• _DIRECTIONS_:
Copy out each of the records below word for word, keeping every line unchanged.

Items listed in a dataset

□ □ □ □

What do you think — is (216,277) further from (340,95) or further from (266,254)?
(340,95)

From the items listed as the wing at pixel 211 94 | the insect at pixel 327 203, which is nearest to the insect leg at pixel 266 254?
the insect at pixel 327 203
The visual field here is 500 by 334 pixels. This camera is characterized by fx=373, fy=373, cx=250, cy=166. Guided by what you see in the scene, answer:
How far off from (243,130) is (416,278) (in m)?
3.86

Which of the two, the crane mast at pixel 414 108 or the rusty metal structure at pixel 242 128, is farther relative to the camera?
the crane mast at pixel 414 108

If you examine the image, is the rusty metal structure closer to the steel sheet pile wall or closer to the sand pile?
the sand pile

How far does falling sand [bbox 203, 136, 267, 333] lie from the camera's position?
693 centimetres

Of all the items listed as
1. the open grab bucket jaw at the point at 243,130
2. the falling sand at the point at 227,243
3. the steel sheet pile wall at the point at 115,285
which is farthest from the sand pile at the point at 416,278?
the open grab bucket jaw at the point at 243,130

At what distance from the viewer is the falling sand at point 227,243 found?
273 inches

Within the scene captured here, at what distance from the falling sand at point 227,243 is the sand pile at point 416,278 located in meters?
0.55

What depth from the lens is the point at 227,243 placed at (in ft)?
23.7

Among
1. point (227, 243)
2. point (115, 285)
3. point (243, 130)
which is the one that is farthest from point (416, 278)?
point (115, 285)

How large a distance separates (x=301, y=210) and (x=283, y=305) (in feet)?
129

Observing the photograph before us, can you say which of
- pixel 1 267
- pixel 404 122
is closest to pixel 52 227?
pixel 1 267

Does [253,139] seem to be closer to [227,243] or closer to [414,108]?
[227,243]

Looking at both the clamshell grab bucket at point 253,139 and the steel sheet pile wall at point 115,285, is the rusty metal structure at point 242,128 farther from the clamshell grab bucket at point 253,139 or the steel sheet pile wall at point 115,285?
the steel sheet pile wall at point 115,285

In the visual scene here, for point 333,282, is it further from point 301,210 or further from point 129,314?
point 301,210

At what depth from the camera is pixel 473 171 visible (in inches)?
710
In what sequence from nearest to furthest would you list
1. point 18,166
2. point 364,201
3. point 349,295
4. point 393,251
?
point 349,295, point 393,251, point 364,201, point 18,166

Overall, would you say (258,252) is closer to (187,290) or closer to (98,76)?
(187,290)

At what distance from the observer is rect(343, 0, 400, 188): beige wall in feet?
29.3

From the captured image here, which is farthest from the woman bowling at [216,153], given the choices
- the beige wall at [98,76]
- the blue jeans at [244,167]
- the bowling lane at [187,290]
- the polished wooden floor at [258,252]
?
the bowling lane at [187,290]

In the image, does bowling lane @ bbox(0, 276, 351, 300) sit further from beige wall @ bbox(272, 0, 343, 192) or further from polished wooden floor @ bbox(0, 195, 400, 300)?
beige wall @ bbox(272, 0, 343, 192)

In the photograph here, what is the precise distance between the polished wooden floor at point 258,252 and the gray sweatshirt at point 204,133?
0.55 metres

□ □ □ □

• _RESPONSE BELOW_:
What do you think — is (216,277) further from (340,95) or further from (266,254)?
(340,95)

From the items listed as the wing at pixel 211 94 | the insect at pixel 327 203, which is nearest to the insect leg at pixel 266 254?
the insect at pixel 327 203
The visual field here is 500 by 334 pixels. This camera is characterized by fx=373, fy=373, cx=250, cy=166. Guided by what you see in the scene, answer:
How far off from (243,130) is (416,278) (in m)?
3.86

Which of the two, the crane mast at pixel 414 108 or the rusty metal structure at pixel 242 128, is farther relative to the camera?
the crane mast at pixel 414 108

If you examine the image, is the rusty metal structure closer to the steel sheet pile wall or closer to the sand pile?
the sand pile

How far does falling sand [bbox 203, 136, 267, 333] lie from the camera's position?
693 centimetres

Of all the items listed as
1. the open grab bucket jaw at the point at 243,130
2. the falling sand at the point at 227,243
3. the steel sheet pile wall at the point at 115,285
which is farthest from the sand pile at the point at 416,278?
the open grab bucket jaw at the point at 243,130

At what distance from the viewer is the falling sand at point 227,243 found?
273 inches

Within the scene captured here, at what distance from the falling sand at point 227,243 is the sand pile at point 416,278 located in meters?
0.55

What depth from the lens is the point at 227,243 placed at (in ft)?
23.7

Among
1. point (227, 243)
2. point (115, 285)
3. point (243, 130)
which is the one that is farthest from point (416, 278)?
point (115, 285)

How large a distance separates (x=301, y=210) and (x=283, y=305) (in feet)?
129

Observing the photograph before us, can you say which of
- pixel 1 267
- pixel 404 122
is closest to pixel 52 227?
pixel 1 267

Does [253,139] seem to be closer to [227,243] or closer to [414,108]?
[227,243]

Looking at both the clamshell grab bucket at point 253,139 and the steel sheet pile wall at point 115,285, is the rusty metal structure at point 242,128 farther from the clamshell grab bucket at point 253,139 or the steel sheet pile wall at point 115,285?
the steel sheet pile wall at point 115,285

In the visual scene here, for point 333,282, is it further from point 301,210 or further from point 129,314?
point 301,210

At what depth from the camera is pixel 473 171 visible (in inches)?
710
In what sequence from nearest to furthest would you list
1. point 18,166
2. point 364,201
3. point 349,295
4. point 393,251
?
point 349,295, point 393,251, point 364,201, point 18,166

Overall, would you say (258,252) is closer to (187,290) or closer to (98,76)?
(187,290)

At what distance from the observer is rect(343, 0, 400, 188): beige wall in feet?
29.3

From the captured image here, which is farthest from the woman bowling at [216,153], given the choices
- the beige wall at [98,76]
- the blue jeans at [244,167]
- the bowling lane at [187,290]
- the polished wooden floor at [258,252]
?
the bowling lane at [187,290]

In the image, does bowling lane @ bbox(0, 276, 351, 300) sit further from beige wall @ bbox(272, 0, 343, 192) or further from polished wooden floor @ bbox(0, 195, 400, 300)?
beige wall @ bbox(272, 0, 343, 192)

In the photograph here, what is the precise distance between the polished wooden floor at point 258,252 and the gray sweatshirt at point 204,133?
0.55 metres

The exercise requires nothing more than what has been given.